» **Your objective**:
All lines from the first line of the material up to and including the line with "category: zebra" must be copied exactly, and no others.

» **Records supplied**:
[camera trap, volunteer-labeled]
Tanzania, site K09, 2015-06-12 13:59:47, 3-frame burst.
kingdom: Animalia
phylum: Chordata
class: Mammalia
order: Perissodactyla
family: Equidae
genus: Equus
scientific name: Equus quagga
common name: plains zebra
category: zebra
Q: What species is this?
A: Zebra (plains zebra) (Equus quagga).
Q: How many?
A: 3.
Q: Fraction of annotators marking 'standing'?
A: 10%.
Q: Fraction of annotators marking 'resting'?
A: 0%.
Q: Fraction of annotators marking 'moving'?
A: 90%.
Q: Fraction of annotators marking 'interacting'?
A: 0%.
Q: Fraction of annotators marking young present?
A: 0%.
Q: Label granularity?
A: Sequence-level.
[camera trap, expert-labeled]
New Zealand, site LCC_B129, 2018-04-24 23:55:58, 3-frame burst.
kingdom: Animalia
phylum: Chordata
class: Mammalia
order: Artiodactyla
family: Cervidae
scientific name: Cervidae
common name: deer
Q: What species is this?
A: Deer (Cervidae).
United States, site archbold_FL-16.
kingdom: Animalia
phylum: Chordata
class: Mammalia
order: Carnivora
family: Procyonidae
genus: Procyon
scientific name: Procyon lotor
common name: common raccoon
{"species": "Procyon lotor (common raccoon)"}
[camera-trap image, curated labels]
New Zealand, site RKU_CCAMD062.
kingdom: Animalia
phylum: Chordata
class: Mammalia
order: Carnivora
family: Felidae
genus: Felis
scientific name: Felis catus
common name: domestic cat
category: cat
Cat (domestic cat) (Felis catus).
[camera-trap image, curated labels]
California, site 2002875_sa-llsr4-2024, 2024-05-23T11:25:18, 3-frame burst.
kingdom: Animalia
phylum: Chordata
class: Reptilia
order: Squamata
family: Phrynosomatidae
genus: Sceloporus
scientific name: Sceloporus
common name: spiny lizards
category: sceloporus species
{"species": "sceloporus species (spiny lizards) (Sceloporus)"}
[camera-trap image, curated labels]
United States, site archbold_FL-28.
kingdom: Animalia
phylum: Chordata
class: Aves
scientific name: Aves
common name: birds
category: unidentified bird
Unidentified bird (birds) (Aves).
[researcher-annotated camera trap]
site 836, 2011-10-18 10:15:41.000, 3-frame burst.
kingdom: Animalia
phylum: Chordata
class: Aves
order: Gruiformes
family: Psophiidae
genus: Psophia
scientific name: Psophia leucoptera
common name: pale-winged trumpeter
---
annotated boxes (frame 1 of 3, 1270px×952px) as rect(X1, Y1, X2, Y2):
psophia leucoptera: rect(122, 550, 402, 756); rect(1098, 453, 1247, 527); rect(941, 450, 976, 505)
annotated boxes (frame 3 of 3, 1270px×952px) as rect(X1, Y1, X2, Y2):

» **Result of the exercise**:
[camera trap, volunteer-labeled]
Tanzania, site K09, 2015-06-12 13:59:47, 3-frame burst.
kingdom: Animalia
phylum: Chordata
class: Mammalia
order: Perissodactyla
family: Equidae
genus: Equus
scientific name: Equus quagga
common name: plains zebra
category: zebra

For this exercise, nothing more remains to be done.